现在见他终于回来了,众人才把悬着的心放下。又见他这副狼狈的形容,落魄的神情,不由地困惑,一个劲儿追问他到底是怎么回事。
凌云此时已是精疲力竭,哪有心思再与他们啰嗦,只是有气无力道:“没事。”便摇摇晃晃地往白云轩走去。
众人一路追来,围着他七嘴八舌地问道:
“哎,凌大哥,你到晋陵王府干什么去了?是不是郡主思念你了与你约会啊?”
“是不是晋陵王爷想见见他这未来的乘龙快婿啊?”
“不对,”杨振道,“你瞧凌大哥这副神情,是不是晋陵王爷对你有何不利啊?”……
凌云面无表情,一语不发,“砰”的一声把门关上了。众人吃了个闭门羹,不由地面面相觑,一时有些不知所措。

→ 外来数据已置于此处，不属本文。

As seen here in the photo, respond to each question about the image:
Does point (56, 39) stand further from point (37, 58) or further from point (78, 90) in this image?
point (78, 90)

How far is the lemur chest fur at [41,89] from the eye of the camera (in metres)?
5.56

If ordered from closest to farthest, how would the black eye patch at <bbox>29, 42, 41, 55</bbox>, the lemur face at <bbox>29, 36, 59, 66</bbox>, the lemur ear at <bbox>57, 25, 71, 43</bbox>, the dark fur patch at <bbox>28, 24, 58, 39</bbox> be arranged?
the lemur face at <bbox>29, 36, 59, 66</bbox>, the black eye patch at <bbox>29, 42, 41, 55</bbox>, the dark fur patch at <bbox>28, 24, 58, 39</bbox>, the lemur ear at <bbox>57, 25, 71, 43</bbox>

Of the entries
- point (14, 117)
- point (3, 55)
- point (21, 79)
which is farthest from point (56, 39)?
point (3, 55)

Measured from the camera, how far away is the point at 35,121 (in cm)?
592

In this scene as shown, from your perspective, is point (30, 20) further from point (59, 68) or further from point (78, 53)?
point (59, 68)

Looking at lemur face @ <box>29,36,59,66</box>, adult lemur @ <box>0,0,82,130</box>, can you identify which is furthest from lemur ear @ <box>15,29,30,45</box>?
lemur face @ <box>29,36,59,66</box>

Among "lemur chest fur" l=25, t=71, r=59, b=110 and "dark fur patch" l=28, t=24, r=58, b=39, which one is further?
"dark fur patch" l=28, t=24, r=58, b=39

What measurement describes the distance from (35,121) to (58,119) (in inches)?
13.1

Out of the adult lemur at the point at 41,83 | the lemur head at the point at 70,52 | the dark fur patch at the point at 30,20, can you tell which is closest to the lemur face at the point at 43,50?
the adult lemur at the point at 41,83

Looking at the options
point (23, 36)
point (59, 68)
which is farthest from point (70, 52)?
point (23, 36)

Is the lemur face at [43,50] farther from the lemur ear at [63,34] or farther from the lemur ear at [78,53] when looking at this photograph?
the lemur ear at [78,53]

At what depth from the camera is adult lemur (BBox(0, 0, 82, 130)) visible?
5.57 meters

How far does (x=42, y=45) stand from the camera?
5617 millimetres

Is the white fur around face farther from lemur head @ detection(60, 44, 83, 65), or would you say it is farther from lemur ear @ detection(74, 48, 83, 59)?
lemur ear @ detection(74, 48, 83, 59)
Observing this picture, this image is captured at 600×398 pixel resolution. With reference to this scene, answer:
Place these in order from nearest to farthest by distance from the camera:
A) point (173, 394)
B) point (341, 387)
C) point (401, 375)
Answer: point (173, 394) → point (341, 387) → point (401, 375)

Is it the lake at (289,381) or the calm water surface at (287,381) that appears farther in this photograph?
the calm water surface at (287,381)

后来,凌云只把自己在晋陵王府的遭遇告诉了吕文正与徐直。两人闻言不由大笑。
徐直道:“凌统领,看来郡主对你是情有独钟啊,说不定啊,很快你就要成为晋陵王爷的乘龙快婿了!哈哈哈,恭喜你!贺喜你!”
凌云心烦气躁道:“我都要烦死了,你们还拿我取笑!”
徐直道:“我可没有取笑你的意思。我为你看过面相,你生自富贵之门,乃龙系血脉,而且艳福匪浅,左右逢源——”
凌云打断他的话,眼睛望向吕文正道:“吕大人,您也听到了,徐先生这话可是漫无边际了!什么出身富贵之门,龙系血脉,别信口开河了!”
徐直道:“如果你娶了郡主,不就成了龙系血脉了!”
凌云道:“别牵强附会地乱说了,何况我对郡主根本没那方面的意思。”
“哦,此话当真?”
凌云正色道:“大家整日在一起,难道你们还不了解我的为人与秉性吗?我与郡主萍水相逢,只为君子之交,她所说的什么寻死觅活的爱情,只是她一时冲动,抑或说是一厢情愿罢了。”
吕文正与徐直面面相觑,半晌无言。徐直道:“那……对于此事你有何打算?”
凌云淡淡道:“还能有何打算,就这样不了了之呗!”
徐直眼里的神采立时暗淡了下来,闷声道:“唉!好令人失望的结果,真让我们空喜一场了。”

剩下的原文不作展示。